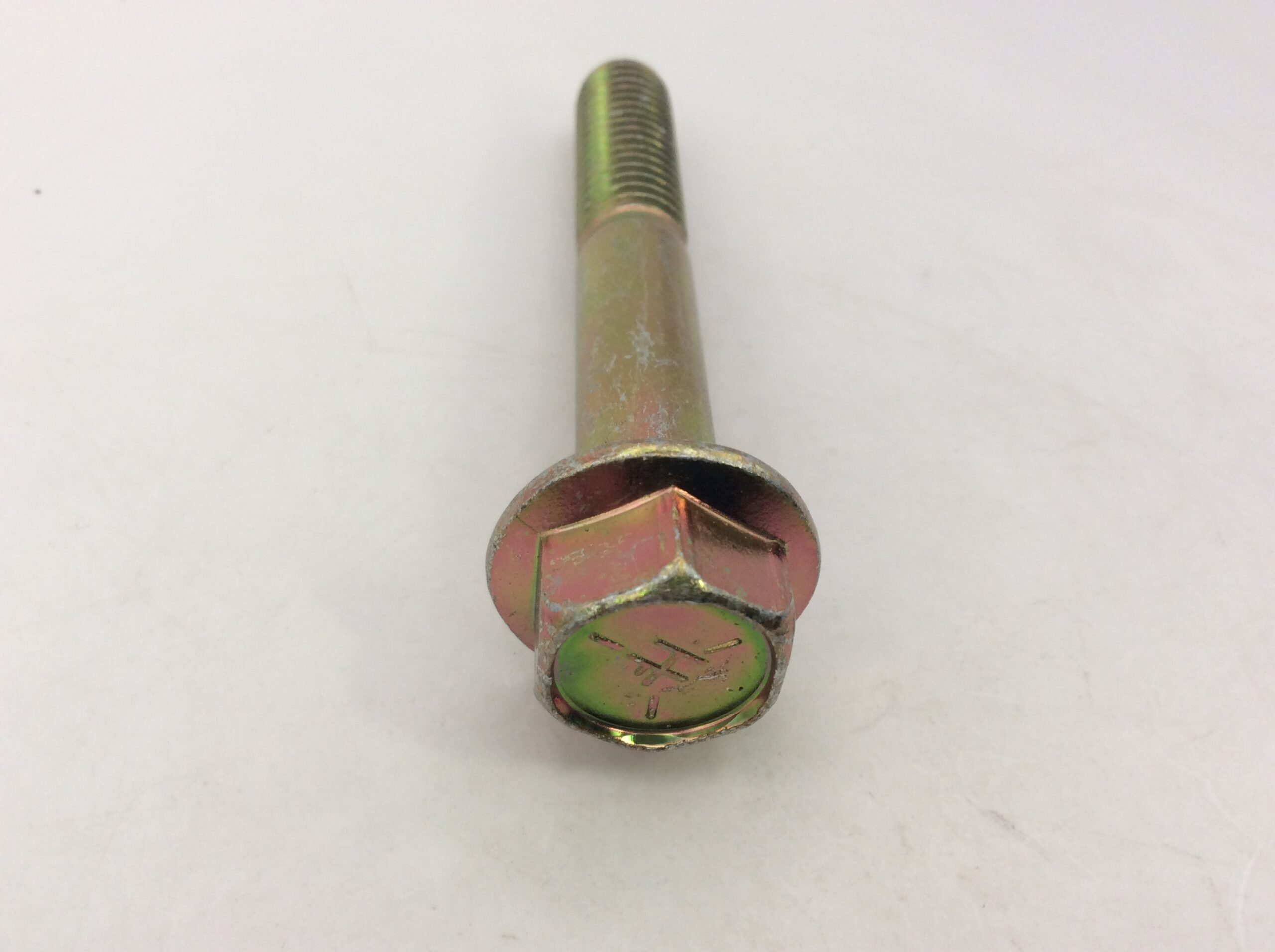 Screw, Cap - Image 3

* * *

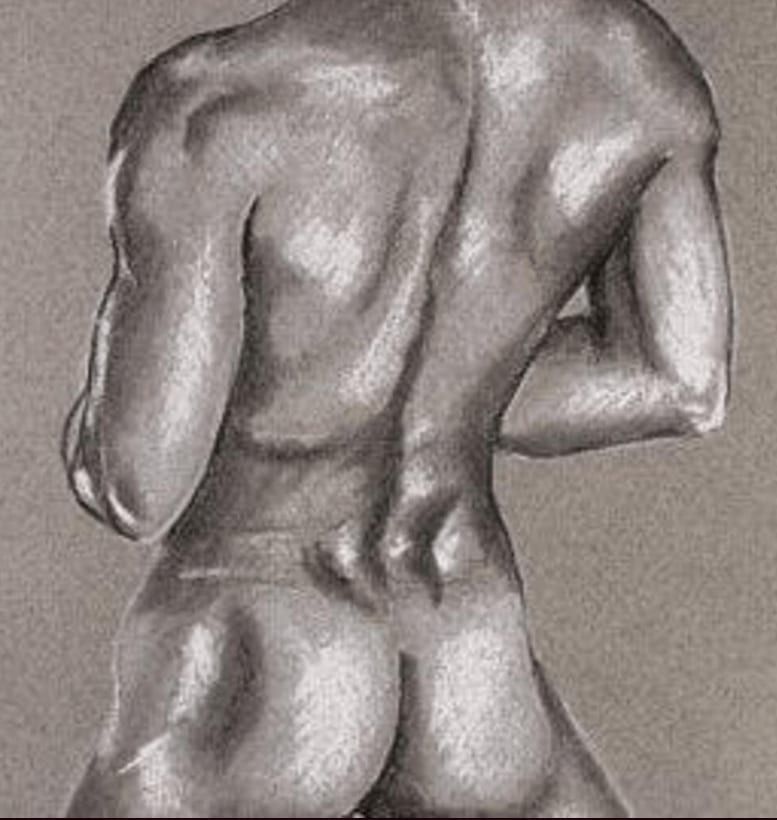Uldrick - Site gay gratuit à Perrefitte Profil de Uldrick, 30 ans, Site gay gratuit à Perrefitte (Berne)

==

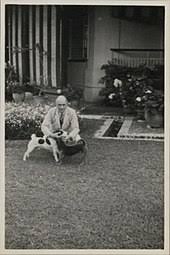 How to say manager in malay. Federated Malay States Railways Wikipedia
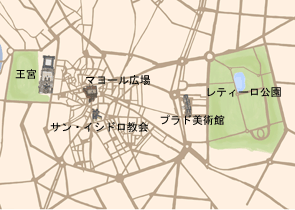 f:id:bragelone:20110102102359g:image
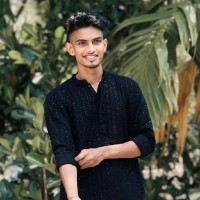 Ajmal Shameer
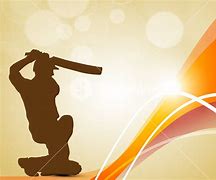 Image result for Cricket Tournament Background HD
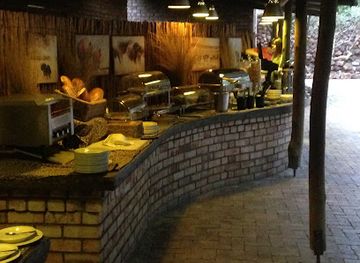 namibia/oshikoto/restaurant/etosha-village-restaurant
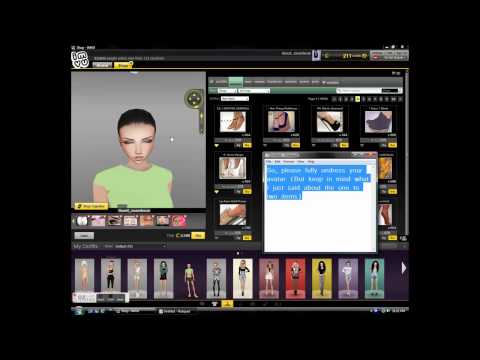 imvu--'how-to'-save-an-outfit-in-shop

Problem statement:
Leaving out the pictures, please output the lines in the entries above from the one with "Ajmal Shameer" through the one with "imvu--'how-to'-save-an-outfit-in-shop", exactly as they are.

Exercise output:
 Ajmal Shameer
 Image result for Cricket Tournament Background HD
 namibia/oshikoto/restaurant/etosha-village-restaurant
 imvu--'how-to'-save-an-outfit-in-shop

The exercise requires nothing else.